Start of Data extract
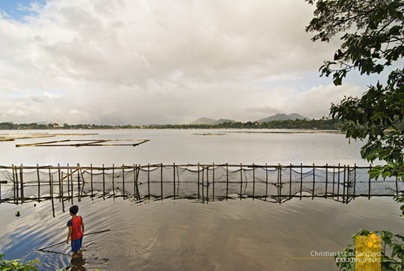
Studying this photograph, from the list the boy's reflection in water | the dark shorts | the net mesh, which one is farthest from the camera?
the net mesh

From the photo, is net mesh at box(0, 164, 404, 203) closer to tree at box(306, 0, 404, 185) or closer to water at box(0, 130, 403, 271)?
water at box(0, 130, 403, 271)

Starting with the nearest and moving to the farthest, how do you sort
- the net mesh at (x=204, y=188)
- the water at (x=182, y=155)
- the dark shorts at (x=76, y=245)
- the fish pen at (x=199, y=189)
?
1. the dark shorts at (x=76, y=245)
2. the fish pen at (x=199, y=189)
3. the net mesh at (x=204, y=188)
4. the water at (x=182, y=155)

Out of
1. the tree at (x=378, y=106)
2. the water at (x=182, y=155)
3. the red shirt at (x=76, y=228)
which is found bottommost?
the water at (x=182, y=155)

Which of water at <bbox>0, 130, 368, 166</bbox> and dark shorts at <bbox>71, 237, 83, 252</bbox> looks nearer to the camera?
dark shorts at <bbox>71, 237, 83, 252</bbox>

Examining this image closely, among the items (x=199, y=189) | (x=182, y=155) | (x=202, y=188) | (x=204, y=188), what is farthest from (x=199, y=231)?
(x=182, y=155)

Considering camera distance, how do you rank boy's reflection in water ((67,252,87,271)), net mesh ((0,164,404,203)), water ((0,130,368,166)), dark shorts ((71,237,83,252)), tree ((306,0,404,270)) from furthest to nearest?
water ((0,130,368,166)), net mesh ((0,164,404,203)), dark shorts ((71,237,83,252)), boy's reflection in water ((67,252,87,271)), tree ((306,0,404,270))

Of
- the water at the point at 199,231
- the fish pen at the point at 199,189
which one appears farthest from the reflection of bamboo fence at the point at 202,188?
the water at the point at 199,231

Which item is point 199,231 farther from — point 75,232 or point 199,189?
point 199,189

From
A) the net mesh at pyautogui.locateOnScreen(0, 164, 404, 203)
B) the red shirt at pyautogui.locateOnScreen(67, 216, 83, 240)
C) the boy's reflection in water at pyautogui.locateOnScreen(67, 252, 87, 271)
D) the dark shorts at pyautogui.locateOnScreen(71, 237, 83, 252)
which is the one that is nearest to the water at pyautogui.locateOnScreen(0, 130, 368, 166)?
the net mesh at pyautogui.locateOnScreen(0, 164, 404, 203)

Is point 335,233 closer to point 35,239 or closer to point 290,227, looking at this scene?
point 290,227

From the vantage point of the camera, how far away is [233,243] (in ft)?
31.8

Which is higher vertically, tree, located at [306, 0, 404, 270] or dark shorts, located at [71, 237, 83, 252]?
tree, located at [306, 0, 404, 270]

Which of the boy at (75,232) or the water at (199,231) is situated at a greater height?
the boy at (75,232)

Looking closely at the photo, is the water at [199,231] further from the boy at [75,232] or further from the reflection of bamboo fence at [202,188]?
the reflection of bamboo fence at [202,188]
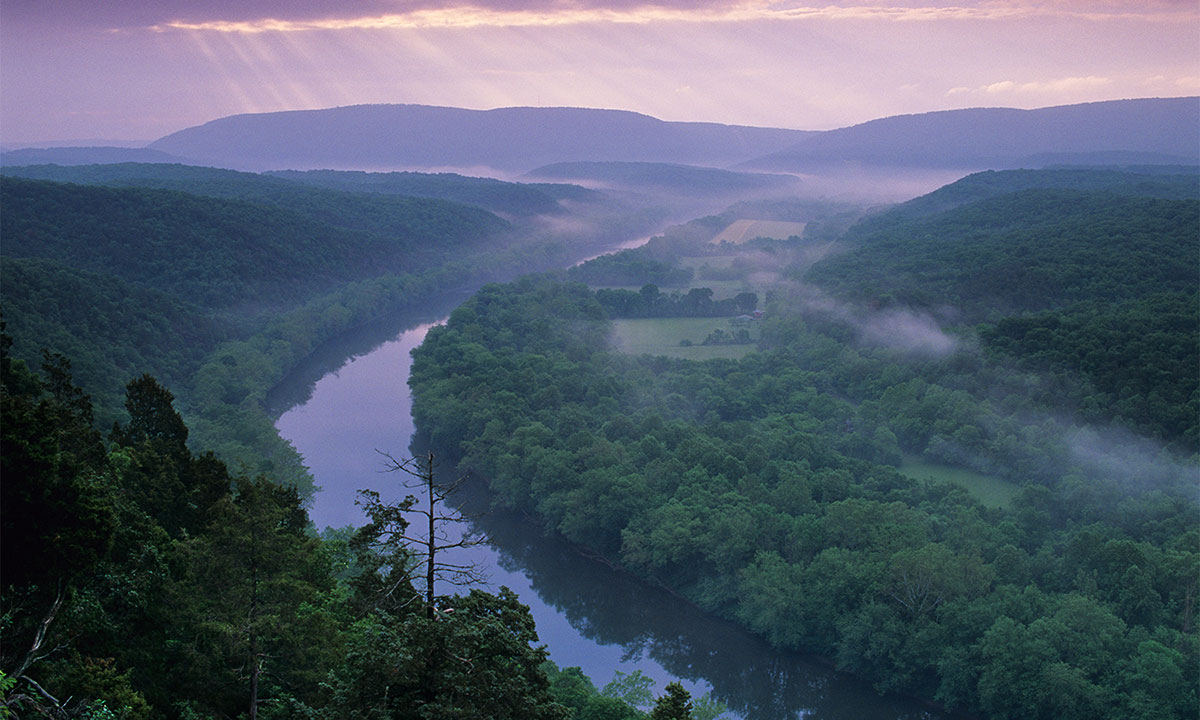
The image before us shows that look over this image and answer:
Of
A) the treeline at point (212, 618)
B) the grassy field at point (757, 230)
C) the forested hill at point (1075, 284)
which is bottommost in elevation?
End of Data extract
**Exercise details**:
Copy the data word for word, from the line containing "Is point 335,233" through the end, with both ends included. Leave out the pictures.

**Solution for this task**:
Is point 335,233 closer to point 35,239 or closer to point 290,227, looking at this scene?
point 290,227

From the vantage point of the camera, how far away is [233,243] (in ft)?
31.8

Which is higher vertically, tree, located at [306, 0, 404, 270] or dark shorts, located at [71, 237, 83, 252]?
tree, located at [306, 0, 404, 270]

Which of the boy at (75,232) or the water at (199,231) is situated at a greater height?
the boy at (75,232)

Looking closely at the photo, is the water at [199,231] further from the boy at [75,232] or further from the reflection of bamboo fence at [202,188]?
the reflection of bamboo fence at [202,188]
The image before us shows that look over this image and answer:
Of
A) the treeline at point (212, 618)
B) the grassy field at point (757, 230)
C) the forested hill at point (1075, 284)
which is bottommost in elevation?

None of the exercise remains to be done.